My grandmother's descent into Alzheimer's had not been as swift as we had feared, but it had been steady. It had taken close to five years for a suddenly cantankerous obsession with temperature (always it was either too hot or too cold) and a benign forgetfulness to evolve into full-blown dementia. Still, my grandfather was determined to keep her at home, a testimony both to the impressive depths of his love for her and his faith that he could provide her better care than a stranger. One of my mother's reasons for our visit was to convince my grandfather that in fact he could not: My grandmother needed the ministrations of a nursing home.

Nevertheless, my mother was also hopeful that her own mother would be sufficiently lucid for one last Mother's Day brunch at a restaurant on the ocean, or to enjoy one last walk along the beaches of Longboat Key in search of shells.
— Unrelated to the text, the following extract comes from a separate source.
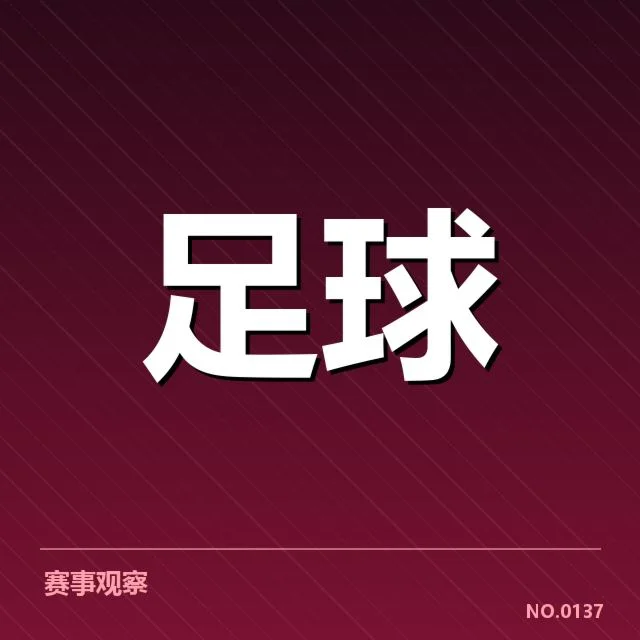 2. 核心球队的阵容确认与赛程安排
These were pretty unrealistic desires. My grandmother was no longer even tying her own shoes or cutting her own meat. Consequently, I was expecting a fairly somber long weekend. And, in truth, most of those three days were either poignant reminders of my grandparents' love—such as when my grandfather gently would wash my grandmother's hair in the sink because she could no longer do it herself—or unpleasantly grim indications of their situation. Twice that weekend I was awakened by my grandmother shouting that there was a burglar in their house (me), while during the day she continued to presume I was Warren.

Still, my grandmother had one last surprise.

She was an organist, and for years had played show tunes and Christmas carols at the Macy's department store in White Plains, New York. Between her arthritis and her Alzheimer's, however, she rarely touched her own organ at that point in her life. On Mother's Day morning, the day my mother and I were going to return to New York, she surprised us both by playing—badly, but recognizably—the wondrously saccharine, mawkishly sentimental ballad “Believe Me, If All Those Endearing Young Charms.”

It was among my mother's favorite songs, even butchered as it was by my grandmother. She told her mother how much she loved it.

“I remember,” my grandmother said, and then she sighed.

She would die soon after that. I am not sure she ever had the slightest idea who I was that weekend. But for one moment on Mother's Day, she recognized her own daughter, and even on their final day together she remembered what made that woman, once a girl, smile.